Management’s Discussion and Analysis of Financial Condition and Results of Operations is based upon our consolidated financial statements, which have been prepared in accordance with accounting principles generally accepted in the United States. The preparation of these financial statements requires us to make estimates and judgments that affect the reported amounts of assets, liabilities, sales and expenses, and related disclosure of contingent assets and liabilities. We base our estimates on historical experience and on various other assumptions that are believed to be reasonable under the circumstances, the results of which form the basis for making judgments about the carrying values of assets and liabilities that are not readily apparent from other sources. Actual results may differ from these estimates under different assumptions or conditions. For a detailed discussion of the our critical accounting policies, please refer to our annual report on Form 10-K for the year ended December 31, 2012 filed with the SEC on March 1, 2013. Our critical accounting policies and estimates did not change materially during the quarter ended March 31, 2013.

QUARTERLY RESULTS AND SEASONALITY

While sales of footwear products have historically been seasonal in nature with the strongest sales generally occurring in the second and third quarters, we believe that changes in our product offerings and growth in our international and retail segments have partially mitigated the effect of this seasonality.

We have experienced, and expect to continue to experience, variability in our net sales and operating results on a quarterly basis. Our domestic customers generally assume responsibility for scheduling pickup and delivery of purchased products. Any delay in scheduling or pickup which is beyond our control could materially negatively impact our net sales and results of operations for any given quarter. We believe the factors which influence this variability include (i) the timing of our introduction of new footwear products, (ii) the level of consumer acceptance of new and existing products, (iii) general economic and industry conditions that affect consumer spending and retail purchasing, (iv) the timing of the placement, cancellation or pickup of customer orders, (v) increases in the number of employees and overhead to support growth, (vi) the timing of expenditures in anticipation of increased sales and customer delivery requirements, (vii) the number and timing of our new retail store openings and (viii) actions by competitors. Because of these and other factors, the operating results for any particular quarter are not necessarily indicative of the results for the full year.

DATA EXCERPTS:
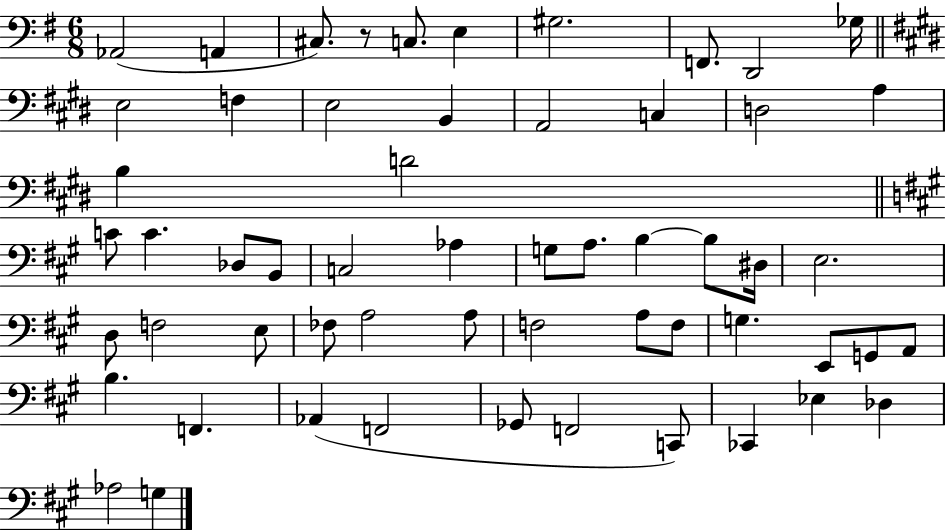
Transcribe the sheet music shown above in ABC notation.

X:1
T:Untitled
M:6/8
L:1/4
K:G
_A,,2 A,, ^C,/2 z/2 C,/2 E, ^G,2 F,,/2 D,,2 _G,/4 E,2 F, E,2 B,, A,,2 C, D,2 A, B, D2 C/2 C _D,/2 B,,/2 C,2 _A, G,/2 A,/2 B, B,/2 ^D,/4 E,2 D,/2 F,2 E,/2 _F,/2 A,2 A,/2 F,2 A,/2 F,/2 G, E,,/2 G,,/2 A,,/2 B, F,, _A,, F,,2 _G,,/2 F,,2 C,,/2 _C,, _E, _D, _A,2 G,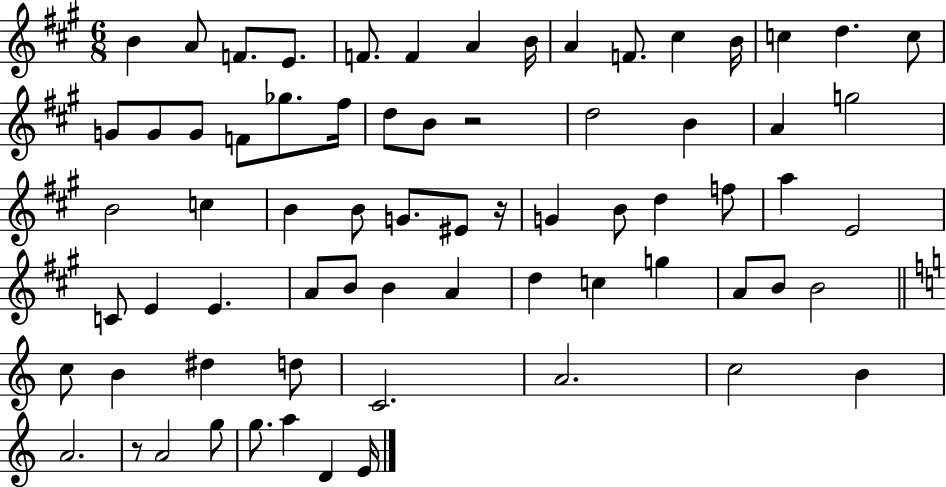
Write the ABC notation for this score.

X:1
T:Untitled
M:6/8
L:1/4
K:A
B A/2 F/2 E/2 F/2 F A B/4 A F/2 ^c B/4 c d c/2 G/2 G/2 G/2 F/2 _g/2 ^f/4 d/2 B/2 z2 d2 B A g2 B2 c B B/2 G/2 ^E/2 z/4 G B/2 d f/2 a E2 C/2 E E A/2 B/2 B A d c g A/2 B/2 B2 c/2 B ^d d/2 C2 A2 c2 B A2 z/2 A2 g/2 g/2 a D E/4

--

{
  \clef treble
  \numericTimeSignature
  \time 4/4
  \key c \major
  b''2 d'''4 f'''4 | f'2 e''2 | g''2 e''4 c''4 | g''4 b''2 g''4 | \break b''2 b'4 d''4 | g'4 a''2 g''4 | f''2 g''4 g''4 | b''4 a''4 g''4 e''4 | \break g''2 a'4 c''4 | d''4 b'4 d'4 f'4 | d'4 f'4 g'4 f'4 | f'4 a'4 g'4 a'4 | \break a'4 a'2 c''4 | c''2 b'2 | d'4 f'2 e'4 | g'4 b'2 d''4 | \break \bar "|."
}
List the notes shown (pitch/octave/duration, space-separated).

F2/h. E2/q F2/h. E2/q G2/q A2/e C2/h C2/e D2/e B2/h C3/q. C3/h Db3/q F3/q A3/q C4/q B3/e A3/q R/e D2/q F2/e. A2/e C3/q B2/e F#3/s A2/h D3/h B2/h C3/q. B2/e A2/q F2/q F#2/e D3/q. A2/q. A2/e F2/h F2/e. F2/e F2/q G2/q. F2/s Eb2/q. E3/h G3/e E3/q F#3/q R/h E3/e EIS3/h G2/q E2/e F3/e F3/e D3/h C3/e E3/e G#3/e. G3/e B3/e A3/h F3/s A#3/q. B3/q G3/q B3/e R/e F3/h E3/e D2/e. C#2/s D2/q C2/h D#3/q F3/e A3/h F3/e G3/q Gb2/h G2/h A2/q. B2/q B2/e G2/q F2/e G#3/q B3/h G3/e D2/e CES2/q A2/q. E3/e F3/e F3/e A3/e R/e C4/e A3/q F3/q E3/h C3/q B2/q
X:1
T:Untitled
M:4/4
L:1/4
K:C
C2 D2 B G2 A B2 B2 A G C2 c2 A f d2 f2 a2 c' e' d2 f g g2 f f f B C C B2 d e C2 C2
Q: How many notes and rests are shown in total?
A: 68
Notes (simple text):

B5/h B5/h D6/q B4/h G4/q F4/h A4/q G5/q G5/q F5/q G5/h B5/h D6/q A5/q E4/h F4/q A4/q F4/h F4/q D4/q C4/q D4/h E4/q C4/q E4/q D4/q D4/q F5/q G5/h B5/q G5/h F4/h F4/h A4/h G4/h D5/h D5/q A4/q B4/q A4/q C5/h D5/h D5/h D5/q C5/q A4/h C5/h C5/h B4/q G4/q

==

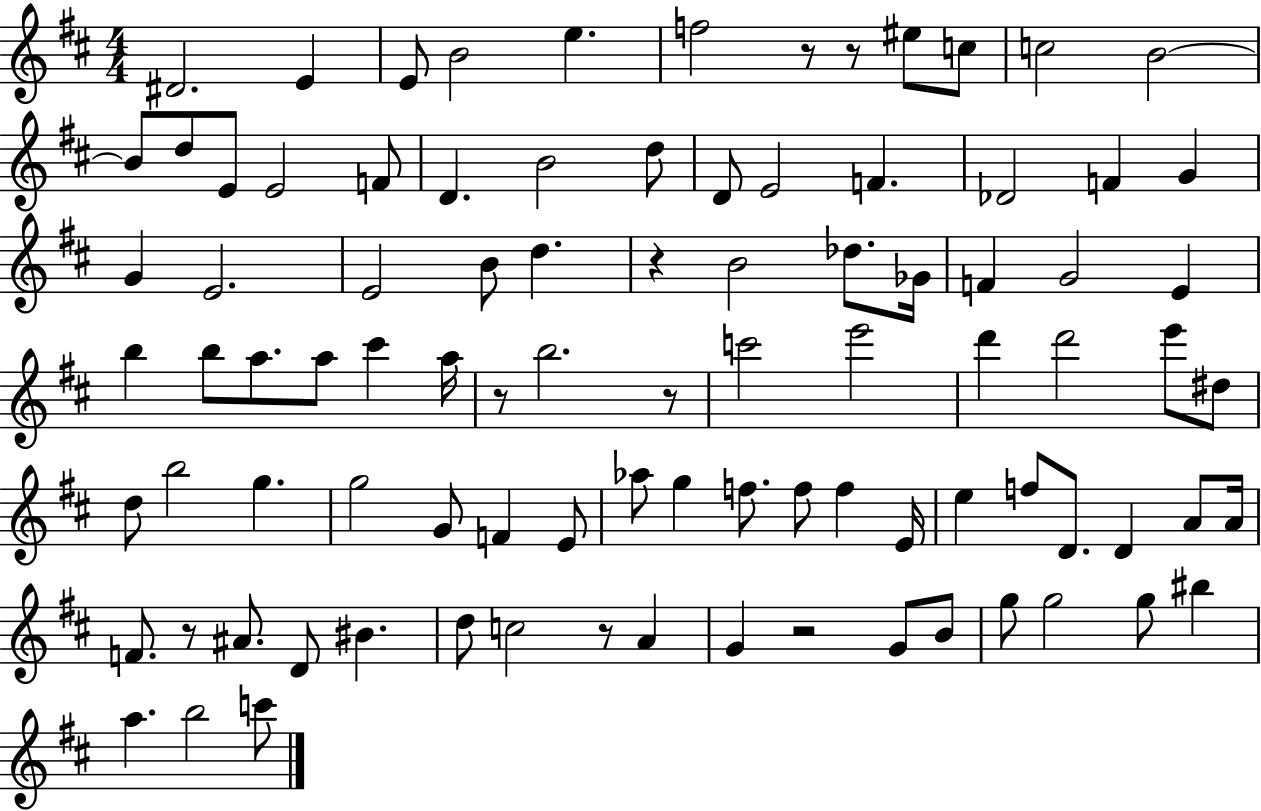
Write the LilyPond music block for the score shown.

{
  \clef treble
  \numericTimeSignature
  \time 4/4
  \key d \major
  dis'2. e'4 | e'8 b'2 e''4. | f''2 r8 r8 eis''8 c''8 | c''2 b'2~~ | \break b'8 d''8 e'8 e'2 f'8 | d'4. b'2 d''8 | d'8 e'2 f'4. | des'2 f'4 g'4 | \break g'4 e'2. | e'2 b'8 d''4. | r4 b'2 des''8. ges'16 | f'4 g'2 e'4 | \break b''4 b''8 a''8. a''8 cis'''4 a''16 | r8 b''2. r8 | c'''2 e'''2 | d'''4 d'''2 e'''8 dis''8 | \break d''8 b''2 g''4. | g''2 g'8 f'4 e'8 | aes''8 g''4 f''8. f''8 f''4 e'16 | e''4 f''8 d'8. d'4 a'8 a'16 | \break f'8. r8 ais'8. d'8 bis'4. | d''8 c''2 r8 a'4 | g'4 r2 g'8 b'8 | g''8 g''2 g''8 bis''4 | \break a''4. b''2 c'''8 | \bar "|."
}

YOUR TASKS:
**1)** According to the passage on footwear sales and quarterly results, in which quarters have footwear sales historically been strongest?
**2)** Carry on the passage on footwear sales and quarterly results from where it stops.

ANSWER LIST:
**1)** The second and third quarters.

**2)**
24


Table of Contents

INFLATION

We do not believe that the rates of inflation experienced in the United States over the last three years have had a significant effect on our sales or profitability. However, we cannot accurately predict the effect of inflation on future operating results. Although higher rates of inflation have been experienced in a number of foreign countries in which our products are manufactured, we do not believe that inflation has had a material effect on our sales or profitability. While we have been able to offset our foreign product cost increases by increasing prices or changing suppliers in the past, we cannot assure you that we will be able to continue to make such increases or changes in the future.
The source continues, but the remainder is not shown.